QUOTED TEXT:
French stance on ICC Darfur indictments comes under fire
September 19, 2008 (PARIS) – The French recent statements on a possible deal to help Sudanese president Omer Hassan Al-Bashir avoid an indictment by the International Criminal Court (ICC).
In mid-July the ICC prosecutor Luis Moreno-Ocampo announced that he is seeking an arrest warrant for Al-Bashir.
The ICC’s prosecutor Luis Moreno-Ocampo filed 10 charges: three counts of genocide, five of crimes against humanity and two of murder. Judges are expected to take months to study the evidence before deciding whether to order Al-Bashir’s arrest.
Sudan and a number of regional organizations including the African Union (AU), Arab League, Non-Aligned Movement (NAM) and Organization of Islamic Conference (OIC) condemned Ocampo’s request and called on the UN Security Council (UNSC) resolution under Article 16 of the ICC Statute deferring Al-Bashir’s indictment.
Last week the Guardian newspaper said that France and United Kingdom are quietly backing efforts to stall Al-Bashir indictment.
This week the French Ambassador to the UN Jean-Maurice Ripert listed a set of conditions after which his government may support invoking Article 16.
“We had extensive meetings with representatives of the African Union (AU) and I think we are passing the same kind of messages [to Sudan] which stop the killings, stop the military action in Darfur…Do what you can do to alleviate the human suffering and improve the humanitarian access to Darfur…increase and improve the capacity of the authorities to participate in a political dialogue with all political forces….improve your relationship with Chad” Ripert said
The French-Libyan born counsel Dr. Hadi Shalluf called Paris’s position as a “blatant interference in the judicial process”.
“This is a serious violation of the European Union (EU) laws for a government to try and influence a court of law” Shalluf said.
The ICC registered lawyer reiterated his position that The Hague based court is not obligated to comply with a UNSC resolution invoking Article 16.
“If the ICC freezes its work on Darfur this would amount to judicial corruption on their part. Its unacceptable to any man of law” he added.

REQUIRED TASKS:
**a)** In the article on France's stance toward the ICC Darfur indictments, how many charges did the ICC prosecutor file, and of what kinds?
**b)** Extract each line of the records that includes the string "pixel".

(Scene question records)

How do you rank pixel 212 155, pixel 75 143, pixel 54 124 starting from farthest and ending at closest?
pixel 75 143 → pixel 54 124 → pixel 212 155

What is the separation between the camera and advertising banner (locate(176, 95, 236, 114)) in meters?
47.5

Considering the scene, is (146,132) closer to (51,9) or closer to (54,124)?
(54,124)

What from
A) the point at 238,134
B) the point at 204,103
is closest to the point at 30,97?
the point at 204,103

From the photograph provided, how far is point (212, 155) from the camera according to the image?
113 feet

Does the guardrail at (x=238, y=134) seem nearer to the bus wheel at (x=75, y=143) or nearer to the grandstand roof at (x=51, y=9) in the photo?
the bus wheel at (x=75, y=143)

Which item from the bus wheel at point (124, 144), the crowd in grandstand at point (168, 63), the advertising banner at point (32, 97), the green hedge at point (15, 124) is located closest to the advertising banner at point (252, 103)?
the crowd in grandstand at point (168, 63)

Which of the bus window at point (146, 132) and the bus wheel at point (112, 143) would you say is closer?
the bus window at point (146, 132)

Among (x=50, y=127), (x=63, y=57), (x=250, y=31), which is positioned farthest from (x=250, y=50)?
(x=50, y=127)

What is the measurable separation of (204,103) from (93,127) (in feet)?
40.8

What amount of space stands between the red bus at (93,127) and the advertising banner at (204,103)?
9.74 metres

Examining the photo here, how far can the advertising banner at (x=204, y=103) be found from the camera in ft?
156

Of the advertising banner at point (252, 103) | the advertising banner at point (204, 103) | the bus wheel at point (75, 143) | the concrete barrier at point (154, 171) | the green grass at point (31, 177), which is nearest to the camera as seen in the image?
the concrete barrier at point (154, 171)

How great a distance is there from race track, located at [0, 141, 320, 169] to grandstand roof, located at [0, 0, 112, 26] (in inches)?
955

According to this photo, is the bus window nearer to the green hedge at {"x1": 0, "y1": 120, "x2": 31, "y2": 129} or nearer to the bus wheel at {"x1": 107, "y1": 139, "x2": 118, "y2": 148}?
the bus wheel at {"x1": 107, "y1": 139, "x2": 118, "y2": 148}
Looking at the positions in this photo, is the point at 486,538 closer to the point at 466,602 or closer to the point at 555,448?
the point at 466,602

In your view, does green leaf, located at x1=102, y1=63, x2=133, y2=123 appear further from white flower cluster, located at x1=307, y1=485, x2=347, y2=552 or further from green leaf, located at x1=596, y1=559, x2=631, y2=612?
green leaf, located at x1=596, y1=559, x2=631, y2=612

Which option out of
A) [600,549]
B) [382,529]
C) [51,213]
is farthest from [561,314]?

EXERCISE SOLUTIONS:
**a)** Ten charges: three counts of genocide, five of crimes against humanity and two of murder.

**b)**
How do you rank pixel 212 155, pixel 75 143, pixel 54 124 starting from farthest and ending at closest?
pixel 75 143 → pixel 54 124 → pixel 212 155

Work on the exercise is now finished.